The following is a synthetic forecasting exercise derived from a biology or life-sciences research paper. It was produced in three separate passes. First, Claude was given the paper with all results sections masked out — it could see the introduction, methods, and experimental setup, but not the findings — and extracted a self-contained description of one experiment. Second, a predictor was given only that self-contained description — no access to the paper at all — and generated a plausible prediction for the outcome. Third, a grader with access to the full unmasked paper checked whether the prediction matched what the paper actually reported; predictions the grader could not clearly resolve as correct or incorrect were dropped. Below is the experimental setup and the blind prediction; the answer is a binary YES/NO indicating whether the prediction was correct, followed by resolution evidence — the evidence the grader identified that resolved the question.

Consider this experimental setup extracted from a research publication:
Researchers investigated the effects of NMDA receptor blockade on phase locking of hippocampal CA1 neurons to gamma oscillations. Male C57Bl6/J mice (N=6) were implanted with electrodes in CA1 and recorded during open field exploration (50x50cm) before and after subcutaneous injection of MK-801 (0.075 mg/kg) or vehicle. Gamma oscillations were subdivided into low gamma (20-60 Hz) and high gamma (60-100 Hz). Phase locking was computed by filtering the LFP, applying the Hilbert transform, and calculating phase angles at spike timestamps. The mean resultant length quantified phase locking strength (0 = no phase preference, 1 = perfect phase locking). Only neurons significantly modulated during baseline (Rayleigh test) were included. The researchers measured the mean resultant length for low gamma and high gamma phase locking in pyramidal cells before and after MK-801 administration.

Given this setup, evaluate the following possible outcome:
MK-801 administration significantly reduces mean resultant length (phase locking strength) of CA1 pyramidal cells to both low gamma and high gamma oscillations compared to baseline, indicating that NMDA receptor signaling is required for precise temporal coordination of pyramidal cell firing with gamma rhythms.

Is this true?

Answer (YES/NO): NO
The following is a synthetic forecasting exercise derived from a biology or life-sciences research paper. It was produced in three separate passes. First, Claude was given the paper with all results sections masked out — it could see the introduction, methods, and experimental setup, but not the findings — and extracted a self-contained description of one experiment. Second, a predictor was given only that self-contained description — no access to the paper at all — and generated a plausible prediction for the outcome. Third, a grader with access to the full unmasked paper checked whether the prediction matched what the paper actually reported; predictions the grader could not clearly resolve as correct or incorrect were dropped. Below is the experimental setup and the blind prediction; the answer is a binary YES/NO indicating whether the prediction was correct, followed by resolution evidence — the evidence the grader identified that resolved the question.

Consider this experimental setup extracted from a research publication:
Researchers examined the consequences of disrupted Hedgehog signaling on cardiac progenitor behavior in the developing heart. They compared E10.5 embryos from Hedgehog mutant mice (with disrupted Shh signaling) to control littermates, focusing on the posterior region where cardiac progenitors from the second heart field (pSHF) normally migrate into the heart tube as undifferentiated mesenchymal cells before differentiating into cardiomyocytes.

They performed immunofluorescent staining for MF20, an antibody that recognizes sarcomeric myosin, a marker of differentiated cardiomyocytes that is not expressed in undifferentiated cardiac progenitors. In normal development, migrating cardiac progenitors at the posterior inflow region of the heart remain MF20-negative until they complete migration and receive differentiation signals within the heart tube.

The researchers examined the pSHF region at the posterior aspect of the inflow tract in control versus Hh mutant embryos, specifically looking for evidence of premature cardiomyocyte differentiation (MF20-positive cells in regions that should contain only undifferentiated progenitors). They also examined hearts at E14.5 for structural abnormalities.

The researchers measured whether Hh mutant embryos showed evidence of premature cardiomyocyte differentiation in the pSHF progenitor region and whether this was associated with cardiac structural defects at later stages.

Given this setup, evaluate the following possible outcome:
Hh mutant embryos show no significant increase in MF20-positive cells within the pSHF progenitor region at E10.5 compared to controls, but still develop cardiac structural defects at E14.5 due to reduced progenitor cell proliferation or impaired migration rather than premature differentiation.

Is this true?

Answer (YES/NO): NO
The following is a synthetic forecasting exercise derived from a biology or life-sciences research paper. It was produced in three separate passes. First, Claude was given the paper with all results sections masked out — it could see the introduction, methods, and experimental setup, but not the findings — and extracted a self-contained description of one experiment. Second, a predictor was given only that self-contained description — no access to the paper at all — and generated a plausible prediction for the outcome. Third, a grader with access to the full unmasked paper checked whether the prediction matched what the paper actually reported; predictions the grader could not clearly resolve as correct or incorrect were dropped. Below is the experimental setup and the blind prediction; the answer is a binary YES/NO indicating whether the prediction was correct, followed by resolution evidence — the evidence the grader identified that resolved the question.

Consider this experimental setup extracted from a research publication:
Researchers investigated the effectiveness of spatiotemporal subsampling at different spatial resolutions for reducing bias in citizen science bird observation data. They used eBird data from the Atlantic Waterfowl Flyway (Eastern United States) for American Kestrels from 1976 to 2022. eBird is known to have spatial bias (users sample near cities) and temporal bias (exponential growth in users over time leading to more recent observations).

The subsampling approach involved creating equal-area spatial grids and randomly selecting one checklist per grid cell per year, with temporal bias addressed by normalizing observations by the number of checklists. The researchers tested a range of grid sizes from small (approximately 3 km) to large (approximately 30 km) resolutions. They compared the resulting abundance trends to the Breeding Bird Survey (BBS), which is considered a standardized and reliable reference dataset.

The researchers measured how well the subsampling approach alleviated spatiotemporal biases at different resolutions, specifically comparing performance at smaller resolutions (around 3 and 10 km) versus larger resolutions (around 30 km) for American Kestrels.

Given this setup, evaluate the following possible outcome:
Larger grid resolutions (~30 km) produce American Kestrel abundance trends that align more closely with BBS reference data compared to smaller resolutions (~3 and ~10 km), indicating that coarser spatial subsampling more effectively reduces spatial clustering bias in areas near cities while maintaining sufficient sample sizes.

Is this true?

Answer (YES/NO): NO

========

### YOUR GOAL
The records given above are to be repeated in full, exactly.

### OUTPUT OF THE EXERCISE
The following is a synthetic forecasting exercise derived from a biology or life-sciences research paper. It was produced in three separate passes. First, Claude was given the paper with all results sections masked out — it could see the introduction, methods, and experimental setup, but not the findings — and extracted a self-contained description of one experiment. Second, a predictor was given only that self-contained description — no access to the paper at all — and generated a plausible prediction for the outcome. Third, a grader with access to the full unmasked paper checked whether the prediction matched what the paper actually reported; predictions the grader could not clearly resolve as correct or incorrect were dropped. Below is the experimental setup and the blind prediction; the answer is a binary YES/NO indicating whether the prediction was correct, followed by resolution evidence — the evidence the grader identified that resolved the question.

Consider this experimental setup extracted from a research publication:
Researchers investigated the effects of NMDA receptor blockade on phase locking of hippocampal CA1 neurons to gamma oscillations. Male C57Bl6/J mice (N=6) were implanted with electrodes in CA1 and recorded during open field exploration (50x50cm) before and after subcutaneous injection of MK-801 (0.075 mg/kg) or vehicle. Gamma oscillations were subdivided into low gamma (20-60 Hz) and high gamma (60-100 Hz). Phase locking was computed by filtering the LFP, applying the Hilbert transform, and calculating phase angles at spike timestamps. The mean resultant length quantified phase locking strength (0 = no phase preference, 1 = perfect phase locking). Only neurons significantly modulated during baseline (Rayleigh test) were included. The researchers measured the mean resultant length for low gamma and high gamma phase locking in pyramidal cells before and after MK-801 administration.

Given this setup, evaluate the following possible outcome:
MK-801 administration significantly reduces mean resultant length (phase locking strength) of CA1 pyramidal cells to both low gamma and high gamma oscillations compared to baseline, indicating that NMDA receptor signaling is required for precise temporal coordination of pyramidal cell firing with gamma rhythms.

Is this true?

Answer (YES/NO): NO
The following is a synthetic forecasting exercise derived from a biology or life-sciences research paper. It was produced in three separate passes. First, Claude was given the paper with all results sections masked out — it could see the introduction, methods, and experimental setup, but not the findings — and extracted a self-contained description of one experiment. Second, a predictor was given only that self-contained description — no access to the paper at all — and generated a plausible prediction for the outcome. Third, a grader with access to the full unmasked paper checked whether the prediction matched what the paper actually reported; predictions the grader could not clearly resolve as correct or incorrect were dropped. Below is the experimental setup and the blind prediction; the answer is a binary YES/NO indicating whether the prediction was correct, followed by resolution evidence — the evidence the grader identified that resolved the question.

Consider this experimental setup extracted from a research publication:
Researchers examined the consequences of disrupted Hedgehog signaling on cardiac progenitor behavior in the developing heart. They compared E10.5 embryos from Hedgehog mutant mice (with disrupted Shh signaling) to control littermates, focusing on the posterior region where cardiac progenitors from the second heart field (pSHF) normally migrate into the heart tube as undifferentiated mesenchymal cells before differentiating into cardiomyocytes.

They performed immunofluorescent staining for MF20, an antibody that recognizes sarcomeric myosin, a marker of differentiated cardiomyocytes that is not expressed in undifferentiated cardiac progenitors. In normal development, migrating cardiac progenitors at the posterior inflow region of the heart remain MF20-negative until they complete migration and receive differentiation signals within the heart tube.

The researchers examined the pSHF region at the posterior aspect of the inflow tract in control versus Hh mutant embryos, specifically looking for evidence of premature cardiomyocyte differentiation (MF20-positive cells in regions that should contain only undifferentiated progenitors). They also examined hearts at E14.5 for structural abnormalities.

The researchers measured whether Hh mutant embryos showed evidence of premature cardiomyocyte differentiation in the pSHF progenitor region and whether this was associated with cardiac structural defects at later stages.

Given this setup, evaluate the following possible outcome:
Hh mutant embryos show no significant increase in MF20-positive cells within the pSHF progenitor region at E10.5 compared to controls, but still develop cardiac structural defects at E14.5 due to reduced progenitor cell proliferation or impaired migration rather than premature differentiation.

Is this true?

Answer (YES/NO): NO
The following is a synthetic forecasting exercise derived from a biology or life-sciences research paper. It was produced in three separate passes. First, Claude was given the paper with all results sections masked out — it could see the introduction, methods, and experimental setup, but not the findings — and extracted a self-contained description of one experiment. Second, a predictor was given only that self-contained description — no access to the paper at all — and generated a plausible prediction for the outcome. Third, a grader with access to the full unmasked paper checked whether the prediction matched what the paper actually reported; predictions the grader could not clearly resolve as correct or incorrect were dropped. Below is the experimental setup and the blind prediction; the answer is a binary YES/NO indicating whether the prediction was correct, followed by resolution evidence — the evidence the grader identified that resolved the question.

Consider this experimental setup extracted from a research publication:
Researchers investigated the effectiveness of spatiotemporal subsampling at different spatial resolutions for reducing bias in citizen science bird observation data. They used eBird data from the Atlantic Waterfowl Flyway (Eastern United States) for American Kestrels from 1976 to 2022. eBird is known to have spatial bias (users sample near cities) and temporal bias (exponential growth in users over time leading to more recent observations).

The subsampling approach involved creating equal-area spatial grids and randomly selecting one checklist per grid cell per year, with temporal bias addressed by normalizing observations by the number of checklists. The researchers tested a range of grid sizes from small (approximately 3 km) to large (approximately 30 km) resolutions. They compared the resulting abundance trends to the Breeding Bird Survey (BBS), which is considered a standardized and reliable reference dataset.

The researchers measured how well the subsampling approach alleviated spatiotemporal biases at different resolutions, specifically comparing performance at smaller resolutions (around 3 and 10 km) versus larger resolutions (around 30 km) for American Kestrels.

Given this setup, evaluate the following possible outcome:
Larger grid resolutions (~30 km) produce American Kestrel abundance trends that align more closely with BBS reference data compared to smaller resolutions (~3 and ~10 km), indicating that coarser spatial subsampling more effectively reduces spatial clustering bias in areas near cities while maintaining sufficient sample sizes.

Is this true?

Answer (YES/NO): NO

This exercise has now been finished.